Yuck! I think the syntax highlighting needs work...

the_pm
November 5th, 2004, 15:21
As I've stated before privately and in other forums, this is a superb piece of work, Eric! Thank you very much for posting it here with all of your explanations. I'd be interested in turning it into an article if you're amenable to that. Full credit and links are a given.

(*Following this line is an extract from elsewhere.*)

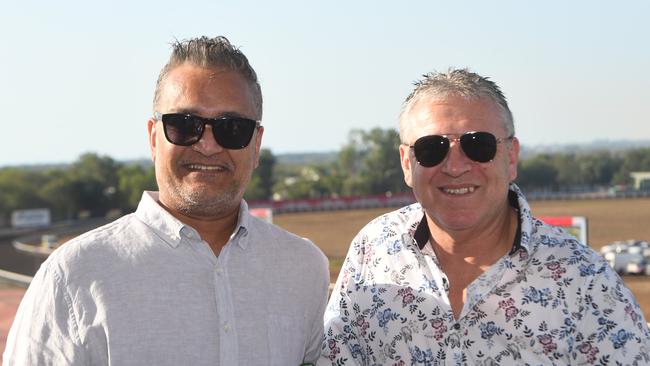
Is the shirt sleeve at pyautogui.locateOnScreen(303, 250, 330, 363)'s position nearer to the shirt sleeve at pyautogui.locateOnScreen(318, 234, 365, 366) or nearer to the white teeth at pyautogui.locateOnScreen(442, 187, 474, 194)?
the shirt sleeve at pyautogui.locateOnScreen(318, 234, 365, 366)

Any objections, or would you like to make changes to anything?

BigBison
November 5th, 2004, 20:08
Any objections, or would you like to make changes to anything?

Feel free.

the_pm
November 11th, 2004, 20:19
Ok, I'm in the process of testing this script on the current IWDN site (and I'm making some CSS modifications as well to use positioning instead of float for the menus, so avoid bugginess in handheld devices). I tried figuring out what to serve in the place of xbasic, but I couldn't find the appropriate header. Also, do you have a live version of this script so I can look at your headers when I visit it, just to make sure I'm returning the right thing?

BigBison
November 11th, 2004, 21:03
No, not live anywhere currently. I don't understand what you're asking about "appropriate header".

the_pm
November 11th, 2004, 21:07
The current script returns a value based on what characteristics it identifies in the browser calling it. I'm replacing those values with the appropriate headers.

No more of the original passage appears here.